An example from the HAL...not sure if even they are doing it correctly:

/**
  * @brief  Stop the FDCAN module and enable access to configuration registers.
  * @param  hfdcan pointer to an FDCAN_HandleTypeDef structure that contains
  *         the configuration information for the specified FDCAN.
  * @retval HAL status
  */
HAL_StatusTypeDef HAL_FDCAN_Stop(FDCAN_HandleTypeDef *hfdcan)
{
  uint32_t Counter = 0U;

  if (hfdcan->State == HAL_FDCAN_STATE_BUSY)
  {
    /* Request initialisation */
    SET_BIT(hfdcan->Instance->CCCR, FDCAN_CCCR_INIT);

    /* Wait until the INIT bit into CCCR register is set */
    while ((hfdcan->Instance->CCCR & FDCAN_CCCR_INIT) == 0U)
    {
      /* Check for the Timeout */
      if (Counter > FDCAN_TIMEOUT_VALUE)
      {
        /* Update error code */
        hfdcan->ErrorCode |= HAL_FDCAN_ERROR_TIMEOUT;

        /* Change FDCAN state */
        hfdcan->State = HAL_FDCAN_STATE_ERROR;

        return HAL_ERROR;
      }

      /* Increment counter */
      Counter++;
    }

    /* Reset counter */
    Counter = 0U;

    /* Exit from Sleep mode */
    CLEAR_BIT(hfdcan->Instance->CCCR, FDCAN_CCCR_CSR);

    /* Wait until FDCAN exits sleep mode */
    while ((hfdcan->Instance->CCCR & FDCAN_CCCR_CSA) == FDCAN_CCCR_CSA)
    {
      /* Check for the Timeout */
      if (Counter > FDCAN_TIMEOUT_VALUE)
      {
        /* Update error code */
        hfdcan->ErrorCode |= HAL_FDCAN_ERROR_TIMEOUT;

        /* Change FDCAN state */
        hfdcan->State = HAL_FDCAN_STATE_ERROR;

        return HAL_ERROR;
      }

      /* Increment counter */
      Counter++;
    }

    /* Enable configuration change */
    SET_BIT(hfdcan->Instance->CCCR, FDCAN_CCCR_CCE);

    /* Reset Latest Tx FIFO/Queue Request Buffer Index */
    hfdcan->LatestTxFifoQRequest = 0U;

    /* Change FDCAN peripheral state */
    hfdcan->State = HAL_FDCAN_STATE_READY;

    /* Return function status */
    return HAL_OK;
  }
  else
  {
    /* Update error code */
    hfdcan->ErrorCode |= HAL_FDCAN_ERROR_NOT_STARTED;

    return HAL_ERROR;
  }
}

[marckleinebudde]

FYI: on the RX-side, we have the same problem and it even crashes the Linux driver if HW Timestamps are enabled.
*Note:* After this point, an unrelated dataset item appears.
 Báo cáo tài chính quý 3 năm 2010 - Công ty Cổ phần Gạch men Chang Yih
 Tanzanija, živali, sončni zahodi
On the Linux side we first shoot down all pending bulk transfers and then send the reset command to the candlelight. If the CAN bus is busy, this will lead to RX'ed CAN frames in the "to host" queue. All queued RX'ed frames will be send to the host as soon as the driver submits the new bulk urbs.

I'll fix the crash on the Linux side. A proper reset for the RX (and TX) queues should be implemented in the FW, too.